At the moment, Metagrapher supports the following language pairs (in alphabetic order):

Arabic → English (ar_en) [draft]
Armenian → English (hy_en)
Azerbaijani → English (az_en)
Burmese → English (br_en) [draft]
Chinese → English (zh_en)
Czech → English (cz_en)
Deutsch → English (de_en)
Divehi → English (dv_en)
English → Russian (en_ru)
Finnish → English (fi_en)
French → English (fr_en)
Greek → English (el_en)
Hungarian → English (hu_en)
Japanese → English (jp_en)
Lithuanian → English (lt_en)
Latin → English (la_en)
Latvian → English (lv_en)
Makedonian → English (mk_en)
Polish → English (pl_en)
Portuguese → English (pt_en)
Romanian → English (ro_en)
Russian → English (ru_en)
Serbian → English (sr_en)
Slovak → English (sk_en)
Thai → English (th_en) [draft]
Turkish → English (tr_en)
Turkmen → English (tk_en)
Ukrainian → English (uk_en)
Vietnamese → English (vi_en)
Unicode Symbols → English* ('symbols_en')

Why Metagrapher?

A primary intention of this library is to create readable identifiers for any items, mostly — so called semantic URLs, which is more readable to live users, legacy software and to search engines.

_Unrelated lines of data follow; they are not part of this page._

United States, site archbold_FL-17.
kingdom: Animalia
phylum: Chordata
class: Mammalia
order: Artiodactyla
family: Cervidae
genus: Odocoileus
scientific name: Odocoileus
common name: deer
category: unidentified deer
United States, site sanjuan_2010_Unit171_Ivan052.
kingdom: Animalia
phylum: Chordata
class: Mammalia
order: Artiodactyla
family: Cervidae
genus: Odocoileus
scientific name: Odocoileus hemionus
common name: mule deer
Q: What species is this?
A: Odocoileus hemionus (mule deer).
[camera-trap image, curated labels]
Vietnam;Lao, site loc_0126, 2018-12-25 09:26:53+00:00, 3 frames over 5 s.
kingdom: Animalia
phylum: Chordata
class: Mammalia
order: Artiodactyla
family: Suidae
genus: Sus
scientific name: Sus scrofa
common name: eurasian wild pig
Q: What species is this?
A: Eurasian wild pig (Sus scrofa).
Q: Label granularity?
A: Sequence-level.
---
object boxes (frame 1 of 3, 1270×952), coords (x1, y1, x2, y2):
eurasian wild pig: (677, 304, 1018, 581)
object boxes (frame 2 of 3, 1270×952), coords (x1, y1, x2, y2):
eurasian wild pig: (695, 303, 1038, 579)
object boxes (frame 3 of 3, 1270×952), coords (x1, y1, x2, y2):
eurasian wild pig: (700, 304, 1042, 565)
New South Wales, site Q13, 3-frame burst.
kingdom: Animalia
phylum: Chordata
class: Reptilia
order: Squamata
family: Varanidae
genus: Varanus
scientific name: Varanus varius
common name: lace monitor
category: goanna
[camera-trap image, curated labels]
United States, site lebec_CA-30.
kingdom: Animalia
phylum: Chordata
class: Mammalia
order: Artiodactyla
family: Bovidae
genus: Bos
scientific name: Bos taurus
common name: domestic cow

This library will help to generate a readable identifier from the any string with “non-standard” (for Latin alphabet) characters, as well as from strings written in another language. If your primary language is English, I bet that the following URL will be absolutely unreadable for you: http://goodi.es/волшебство/الرغبات السرية/. Furthermore, this URL cannot be read for some legacy software and hardware. Metagrapher will kindly convert the above mentioned URL to user- and machine-readable: http://goodi.es/volshebstvo/alrghbat-alsryh.

Examples

Language-specific conversion (if you want to convert from specific language to English consciously):

import Metagrapher

print( Metagrapher('матрёшка водка бабушка балалайка').ru_en() )

Will output: matryoshka vodka babushka balalayka

If you want to convert only additional UTF-characters like ♥ or ☣, for instance, you can use the symbols_en() method:

Metagrapher('I ♥ NY and want a cup of ☕ right now!').symbols_en().lower().slugify('_')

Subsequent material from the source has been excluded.